Kritiker warnen vor möglichen negativen Auswirkungen einer Frauenquote und führen folgende Bedenken an:
Diskriminierung gegenüber männlichen Bewerbern
Einschränkung der Wahlfreiheit
Förderung von Stereotypen, da Frauen die Position „nur aufgrund ihres Geschlechts“ erhalten
Verstoß gegen das Leistungsprinzip, da die Auswahl geschlechterspezifisch erfolgt
Einschränkung der Wahlfreiheit, indem Frauen die Position „annehmen müssen“, auch wenn kein Interesse besteht
Wie ist die Meinung der Deutschen?
Eine in diesem Jahr veröffentlichte Studie zum Thema Frauenquote zeigt folgende Ergebnisse:
Insgesamt waren 51 % der Befragten der Meinung, es solle in privaten und öffentlichen Unternehmen eine Frauenquote geben.
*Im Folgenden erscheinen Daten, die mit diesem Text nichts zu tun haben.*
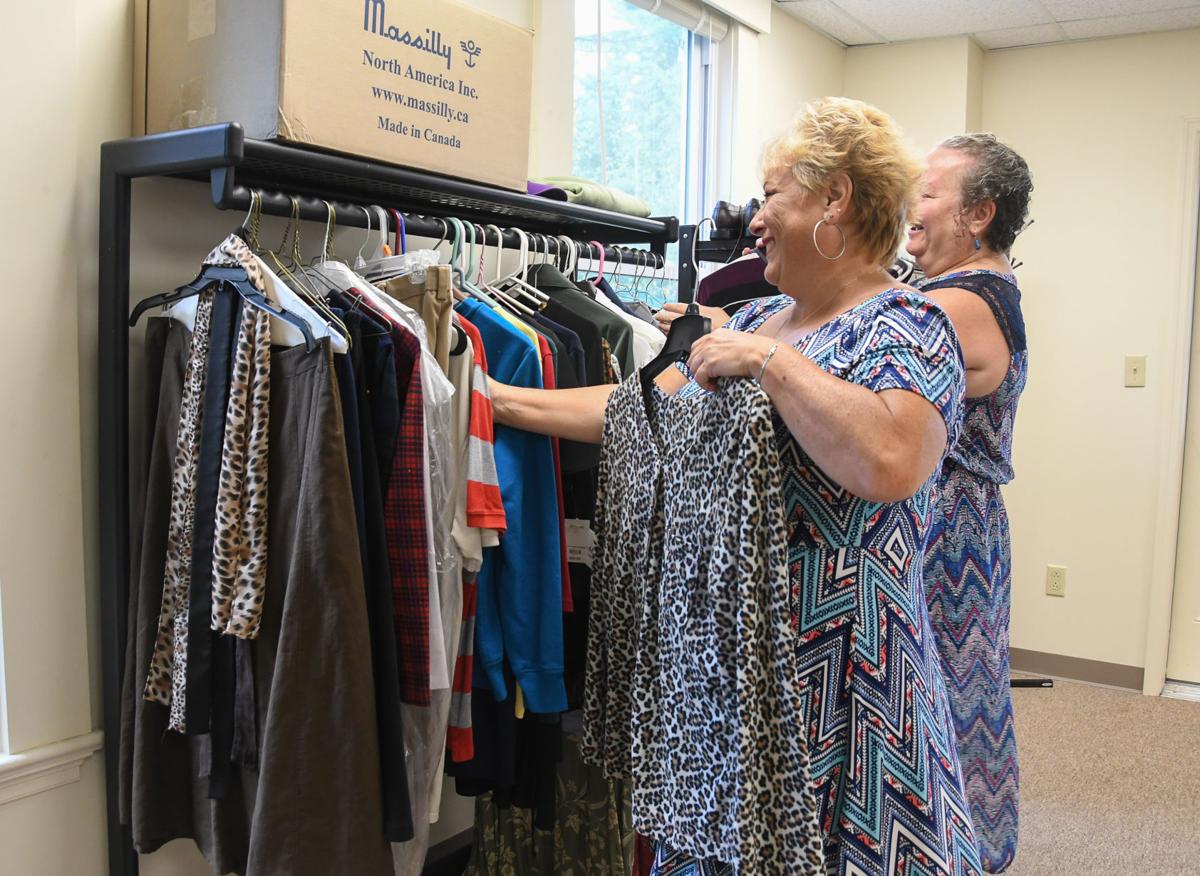 Ccc Adds Food Pantry Clothing Resource Local News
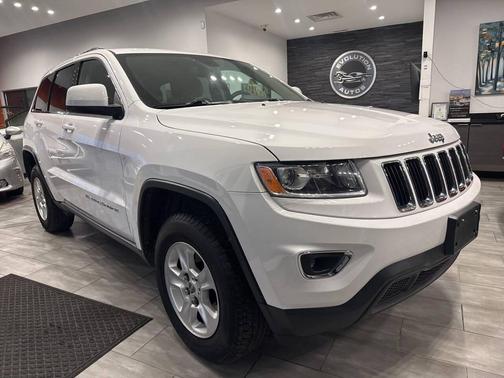 2016 Jeep Grand Cherokee Laredo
Etwas weniger positiver ist die Stimmung, wenn es darum geht, im Fußball eine Frauenquote einzuführen.
Rund die Hälfte der befragten männlichen Fußballfans in Deutschland sprach sich zuletzt eher gegen die Einführung einer Frauenquote in Vorständen von Profi-Fußball-Clubs aus. Dies zeigt eine Studie von FanQ aus dem Jahr 2021. Die Mehrheit der befragten Frauen hingegen befürwortete eine solche Maßnahme (rund 74 % Zustimmung).
Die Meinungen hinsichtlich einer Quotenregelung gehen also auseinander. Das Thema wird noch längere Zeit Diskussionsstoff sein und entsprechende Maßnahmen dürften auch zukünftig noch gefordert und vielleicht ja auch umgesetzt werden.